→ THE DATA:
________
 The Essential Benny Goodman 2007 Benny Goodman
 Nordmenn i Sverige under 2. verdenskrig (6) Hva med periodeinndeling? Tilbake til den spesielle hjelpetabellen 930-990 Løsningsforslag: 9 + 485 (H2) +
________
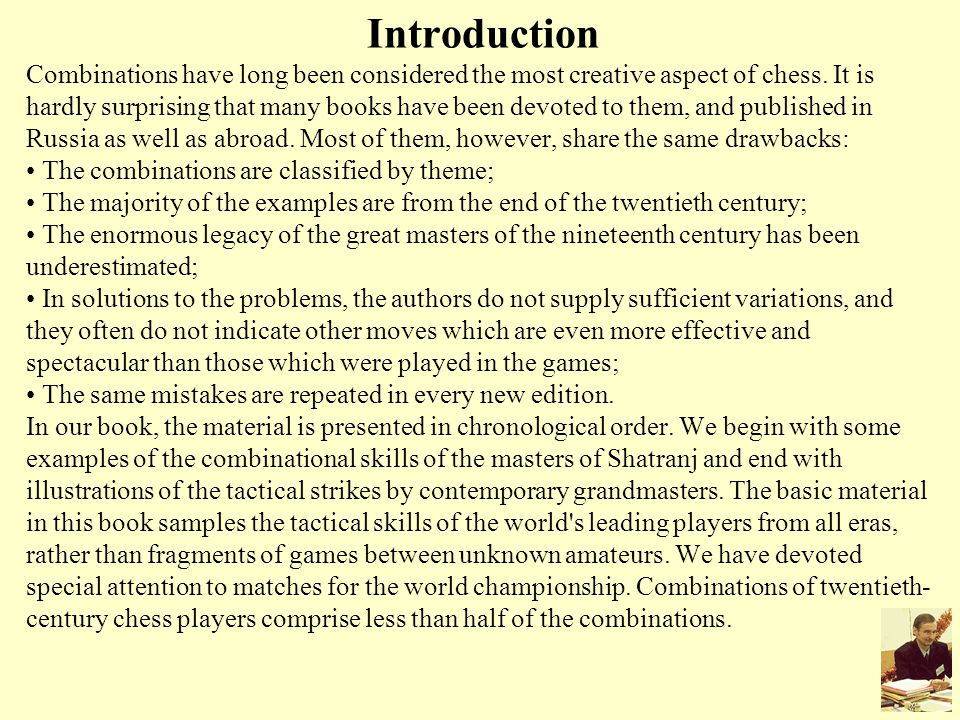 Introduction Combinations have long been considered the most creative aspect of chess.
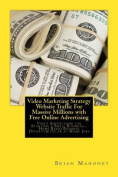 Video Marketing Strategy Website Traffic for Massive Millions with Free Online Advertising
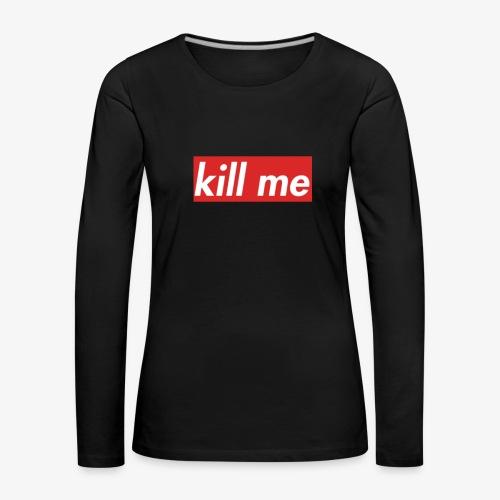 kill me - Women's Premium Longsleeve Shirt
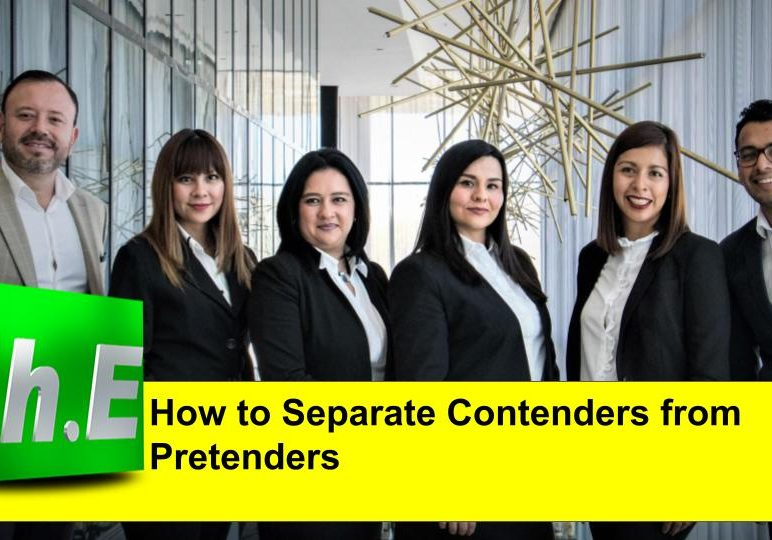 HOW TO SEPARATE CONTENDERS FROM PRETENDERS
________
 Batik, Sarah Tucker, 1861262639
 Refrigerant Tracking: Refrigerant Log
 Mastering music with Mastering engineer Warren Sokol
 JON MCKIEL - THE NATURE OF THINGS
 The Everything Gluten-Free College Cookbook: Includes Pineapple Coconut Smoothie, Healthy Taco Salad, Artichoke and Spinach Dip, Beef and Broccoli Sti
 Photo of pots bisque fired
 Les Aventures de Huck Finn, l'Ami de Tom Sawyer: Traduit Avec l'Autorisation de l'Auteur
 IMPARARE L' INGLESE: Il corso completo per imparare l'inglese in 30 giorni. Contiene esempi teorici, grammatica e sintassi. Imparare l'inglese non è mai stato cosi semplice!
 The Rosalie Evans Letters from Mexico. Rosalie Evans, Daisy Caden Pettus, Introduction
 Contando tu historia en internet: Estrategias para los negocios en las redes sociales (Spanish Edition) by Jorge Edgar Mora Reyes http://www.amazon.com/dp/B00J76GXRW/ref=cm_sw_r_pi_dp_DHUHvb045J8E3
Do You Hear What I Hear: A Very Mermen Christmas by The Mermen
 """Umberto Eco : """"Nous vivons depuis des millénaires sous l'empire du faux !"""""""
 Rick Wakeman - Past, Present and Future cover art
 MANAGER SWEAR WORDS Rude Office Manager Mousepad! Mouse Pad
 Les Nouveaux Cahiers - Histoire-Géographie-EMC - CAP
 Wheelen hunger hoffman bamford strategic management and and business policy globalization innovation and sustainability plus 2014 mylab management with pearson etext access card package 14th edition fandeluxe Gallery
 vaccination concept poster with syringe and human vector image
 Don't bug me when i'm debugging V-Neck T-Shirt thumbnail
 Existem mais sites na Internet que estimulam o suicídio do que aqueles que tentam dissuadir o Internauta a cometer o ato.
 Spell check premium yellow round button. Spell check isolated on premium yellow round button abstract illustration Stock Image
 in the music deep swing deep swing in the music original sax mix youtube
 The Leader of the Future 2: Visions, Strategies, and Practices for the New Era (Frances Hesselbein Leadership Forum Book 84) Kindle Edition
________
→ DIRECTIONS:
Filter the entries down to the lines with the word "Future" in them, and copy those lines.

→ RESPONSE BOX:
 Rick Wakeman - Past, Present and Future cover art
 The Leader of the Future 2: Visions, Strategies, and Practices for the New Era (Frances Hesselbein Leadership Forum Book 84) Kindle Edition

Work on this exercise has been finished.